Personal information
- Full name: William Ernest O'Hara
- Date of birth: 9 January 1879
- Place of birth: St Kilda, Victoria
- Date of death: 3 May 1941 (aged 62)
- Place of death: Shanghai, China
- Original team(s): Collegians Football Club

Playing career^{1}
- Years: Club / Games (Goals)
- 1900: St Kilda / 13 (3)
- ^{1} Playing statistics correct to the end of 1900.

= Bill O'Hara (footballer, born 1879) =

Australian rules footballer

William Ernest O'Hara (9 January 1879 – 3 May 1941) was an Australian rules footballer who played with St Kilda in the Victorian Football League (VFL).

==Family==
The son of eminent surgeon Henry Michael O'Hara (1853–1921), and his first wife, Ernestine Ellen O'Hara (1857–1883), née Klingender, William Ernest O'Hara was born in St Kilda on 9 January 1879.

==Education==
Educated at Brighton Grammar School, and at the University of Melbourne, he moved to Edinburgh in 1901 to continue his medical studies and, on 15 December 1905 "William Ernest O'Hara, L.R.S.C.E." was admitted as a Fellow of the Royal College of Surgeons of Edinburgh.

==Football==
===St Kilda (VFL)===
Recruited from Collegians Football Club in the Metropolitan Junior Football Association (MJFA) in 1900, he played his first match for St Kilda, against Melbourne, at the Junction Oval on 5 May 1900. He played well all season and, in all, played 13 games and scored 3 goals.
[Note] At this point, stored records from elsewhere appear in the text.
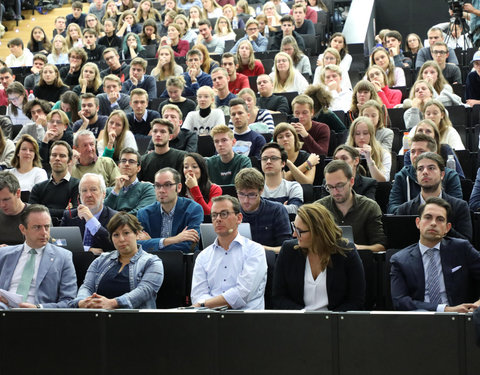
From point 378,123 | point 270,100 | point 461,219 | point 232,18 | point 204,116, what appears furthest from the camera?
point 232,18

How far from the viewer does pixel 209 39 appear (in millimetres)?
11172

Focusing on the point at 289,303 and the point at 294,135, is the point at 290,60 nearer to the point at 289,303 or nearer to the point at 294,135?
the point at 294,135

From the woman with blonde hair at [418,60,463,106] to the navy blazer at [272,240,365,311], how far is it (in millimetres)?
3815

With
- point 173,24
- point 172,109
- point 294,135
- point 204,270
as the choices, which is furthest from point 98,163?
point 173,24

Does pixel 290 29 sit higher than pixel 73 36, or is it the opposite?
pixel 73 36

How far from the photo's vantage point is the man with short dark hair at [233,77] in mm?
8977

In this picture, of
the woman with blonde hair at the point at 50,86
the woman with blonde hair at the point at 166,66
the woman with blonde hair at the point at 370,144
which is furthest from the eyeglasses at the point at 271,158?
the woman with blonde hair at the point at 50,86

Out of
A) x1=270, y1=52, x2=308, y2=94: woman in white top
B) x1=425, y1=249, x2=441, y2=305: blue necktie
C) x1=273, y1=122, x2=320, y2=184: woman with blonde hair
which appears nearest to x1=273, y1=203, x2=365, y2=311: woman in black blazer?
x1=425, y1=249, x2=441, y2=305: blue necktie

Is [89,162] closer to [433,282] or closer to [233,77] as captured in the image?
[233,77]

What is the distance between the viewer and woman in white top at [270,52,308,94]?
8805 mm

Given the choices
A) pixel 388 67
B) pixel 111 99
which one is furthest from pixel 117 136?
pixel 388 67

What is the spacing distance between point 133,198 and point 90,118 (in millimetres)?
2262

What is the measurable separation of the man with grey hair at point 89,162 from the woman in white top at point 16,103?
8.23ft

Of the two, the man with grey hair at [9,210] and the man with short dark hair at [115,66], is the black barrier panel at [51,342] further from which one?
the man with short dark hair at [115,66]
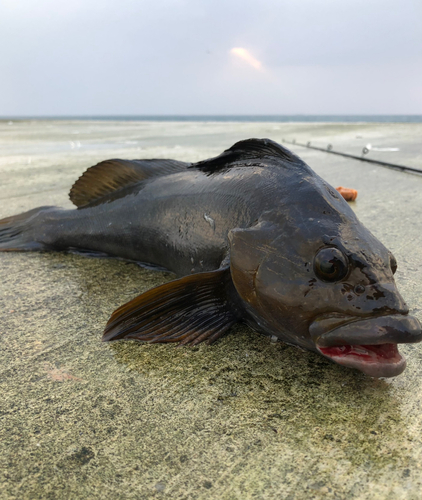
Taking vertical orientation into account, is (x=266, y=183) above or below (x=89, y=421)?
above

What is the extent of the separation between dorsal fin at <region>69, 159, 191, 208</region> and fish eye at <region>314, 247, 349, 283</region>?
1.52m

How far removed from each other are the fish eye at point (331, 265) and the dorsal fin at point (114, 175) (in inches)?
60.0

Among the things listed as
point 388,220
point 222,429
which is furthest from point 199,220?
point 388,220

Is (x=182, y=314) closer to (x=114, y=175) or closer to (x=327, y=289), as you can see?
(x=327, y=289)

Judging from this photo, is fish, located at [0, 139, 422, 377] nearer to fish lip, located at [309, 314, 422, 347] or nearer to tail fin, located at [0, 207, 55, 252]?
fish lip, located at [309, 314, 422, 347]

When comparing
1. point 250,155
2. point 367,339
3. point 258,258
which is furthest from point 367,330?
point 250,155

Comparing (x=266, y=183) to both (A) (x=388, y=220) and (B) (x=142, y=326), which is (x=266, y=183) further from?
(A) (x=388, y=220)

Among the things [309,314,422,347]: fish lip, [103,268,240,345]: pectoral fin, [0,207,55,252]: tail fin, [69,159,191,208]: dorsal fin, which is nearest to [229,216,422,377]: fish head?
[309,314,422,347]: fish lip

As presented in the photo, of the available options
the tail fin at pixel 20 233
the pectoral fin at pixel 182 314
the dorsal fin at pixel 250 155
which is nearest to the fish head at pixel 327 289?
the pectoral fin at pixel 182 314

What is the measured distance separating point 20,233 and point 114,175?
3.38 ft

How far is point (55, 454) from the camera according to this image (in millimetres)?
1396

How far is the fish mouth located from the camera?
153 centimetres

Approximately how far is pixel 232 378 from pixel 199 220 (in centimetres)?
98

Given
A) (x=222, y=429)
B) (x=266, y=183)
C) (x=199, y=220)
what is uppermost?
(x=266, y=183)
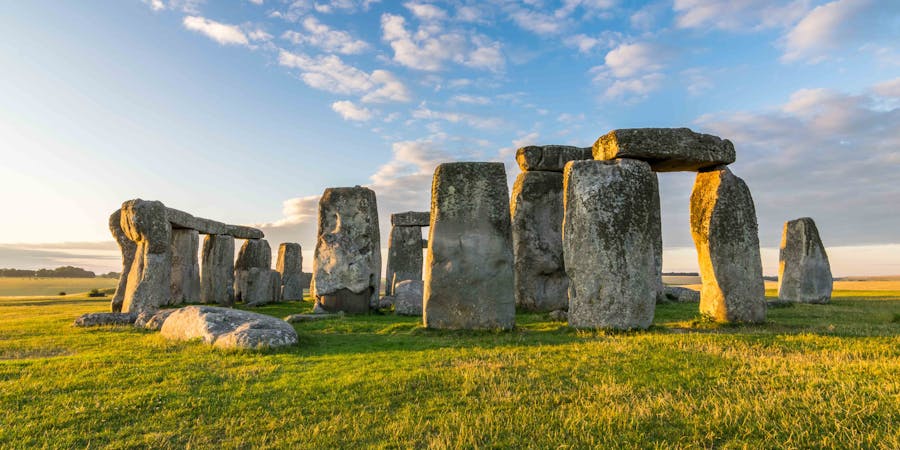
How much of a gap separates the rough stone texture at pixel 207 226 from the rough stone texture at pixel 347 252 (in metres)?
5.70

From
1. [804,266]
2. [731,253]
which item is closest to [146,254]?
[731,253]

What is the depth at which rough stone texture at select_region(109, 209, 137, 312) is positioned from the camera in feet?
50.0

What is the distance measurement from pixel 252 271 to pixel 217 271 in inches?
54.7

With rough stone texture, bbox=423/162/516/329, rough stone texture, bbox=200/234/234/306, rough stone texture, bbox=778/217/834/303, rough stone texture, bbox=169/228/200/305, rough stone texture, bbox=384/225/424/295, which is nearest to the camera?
rough stone texture, bbox=423/162/516/329

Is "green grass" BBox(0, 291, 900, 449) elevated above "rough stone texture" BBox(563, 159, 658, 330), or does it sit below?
below

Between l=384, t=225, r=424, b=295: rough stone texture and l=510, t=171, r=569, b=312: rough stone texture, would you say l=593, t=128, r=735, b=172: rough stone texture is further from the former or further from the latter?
l=384, t=225, r=424, b=295: rough stone texture

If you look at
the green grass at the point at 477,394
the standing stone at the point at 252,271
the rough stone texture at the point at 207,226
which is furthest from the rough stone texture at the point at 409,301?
the standing stone at the point at 252,271

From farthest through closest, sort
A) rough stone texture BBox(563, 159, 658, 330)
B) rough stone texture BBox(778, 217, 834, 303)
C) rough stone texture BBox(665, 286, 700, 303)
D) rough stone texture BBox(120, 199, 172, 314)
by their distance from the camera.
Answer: rough stone texture BBox(665, 286, 700, 303), rough stone texture BBox(778, 217, 834, 303), rough stone texture BBox(120, 199, 172, 314), rough stone texture BBox(563, 159, 658, 330)

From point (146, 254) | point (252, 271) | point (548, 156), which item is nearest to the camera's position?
point (146, 254)

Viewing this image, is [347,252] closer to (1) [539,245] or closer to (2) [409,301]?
(2) [409,301]

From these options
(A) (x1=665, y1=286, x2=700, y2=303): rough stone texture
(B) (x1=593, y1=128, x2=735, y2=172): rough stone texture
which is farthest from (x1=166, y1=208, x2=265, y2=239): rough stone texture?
(A) (x1=665, y1=286, x2=700, y2=303): rough stone texture

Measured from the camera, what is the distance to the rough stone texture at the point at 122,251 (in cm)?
1523

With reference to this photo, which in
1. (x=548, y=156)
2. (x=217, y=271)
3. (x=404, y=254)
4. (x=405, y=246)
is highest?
(x=548, y=156)

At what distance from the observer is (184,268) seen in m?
20.2
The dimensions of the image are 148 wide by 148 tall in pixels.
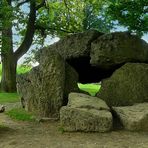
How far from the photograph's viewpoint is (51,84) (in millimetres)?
15617

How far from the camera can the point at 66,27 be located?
35406 millimetres

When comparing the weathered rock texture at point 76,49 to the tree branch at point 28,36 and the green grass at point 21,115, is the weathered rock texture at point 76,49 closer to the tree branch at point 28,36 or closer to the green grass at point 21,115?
the green grass at point 21,115

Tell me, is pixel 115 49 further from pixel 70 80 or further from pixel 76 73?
pixel 70 80

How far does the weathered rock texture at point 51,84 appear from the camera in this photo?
15.6 m

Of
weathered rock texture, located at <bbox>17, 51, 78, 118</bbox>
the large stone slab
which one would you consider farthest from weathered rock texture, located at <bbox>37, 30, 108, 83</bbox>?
the large stone slab

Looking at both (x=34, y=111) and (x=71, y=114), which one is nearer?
(x=71, y=114)

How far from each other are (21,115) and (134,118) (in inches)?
228

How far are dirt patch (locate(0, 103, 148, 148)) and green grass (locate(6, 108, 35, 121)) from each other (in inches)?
79.7

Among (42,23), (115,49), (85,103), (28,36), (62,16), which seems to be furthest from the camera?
(62,16)

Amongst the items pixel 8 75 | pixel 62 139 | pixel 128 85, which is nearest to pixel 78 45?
pixel 128 85

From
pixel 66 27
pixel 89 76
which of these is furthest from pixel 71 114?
pixel 66 27

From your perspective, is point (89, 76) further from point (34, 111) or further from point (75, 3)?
point (75, 3)

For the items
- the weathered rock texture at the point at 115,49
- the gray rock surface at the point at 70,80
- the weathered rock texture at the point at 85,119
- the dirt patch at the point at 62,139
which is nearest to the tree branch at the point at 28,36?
the gray rock surface at the point at 70,80

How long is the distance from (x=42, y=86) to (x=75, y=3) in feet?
66.9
Although he would otherwise have continued to play, he was not available to St Kilda in the next season (1901), due to his move to Edinburgh to continue his medical studies.

===Ulverstone (NWFA)===
He joined the Ulverstone Football Club in Tasmania's North Western Football Association (NWFA).

In 1907 he was part of a representative North West Coast team that was thrashed 23.19 (157) to 3.4 (22) by the Melbourne Football Club on its 1907 Tasmanian tour, at Latrobe, on 6 June 1907.

==Medicine==
Having worked in various U.K. hospitals for a time after his qualification to gain additional experience, he returned to Australia in 1906, and moved to Ulverstone, Tasmania where he practised with Sir John McCall. In addition to his registration in Victoria, on his move to Ulverstone he was also registered in Tasmania:
THE GAZETTE
The "Gazette" of the 5th inst. contains the following notifications:—
Court of Medical Examiners. — William Ernest O'Hara, L.R.C.P. Edin., 1903, L.R.C.S. Edin. 1903, L.F.P.S. Glasg. 1903, F.R.C.S. Edin. 1905, has been registered as a legally-qualified medical practitioner in Tasmania. (Address, Ulverstone.) — The Mercury, 6 June 1906.

He left his practice Ulverstone in June 1907, and moved to Leonora in the West Australian goldfields. In 1911, he left Leonora, and returned to Melbourne in order to take charge of his father's Collins Street practice. In 1912, he was appointed honorary clinical assistant to the out-patient surgeon at The Alfred Hospital.

After World War I, he conducted a medical practice in Shanghai for more than twenty years.

==Military service==
He enlisted in the First AIF on 4 August 1915, and served overseas in the Australian Army Medical Corps.

==Death==
He died in Shanghai, China on 3 May 1941.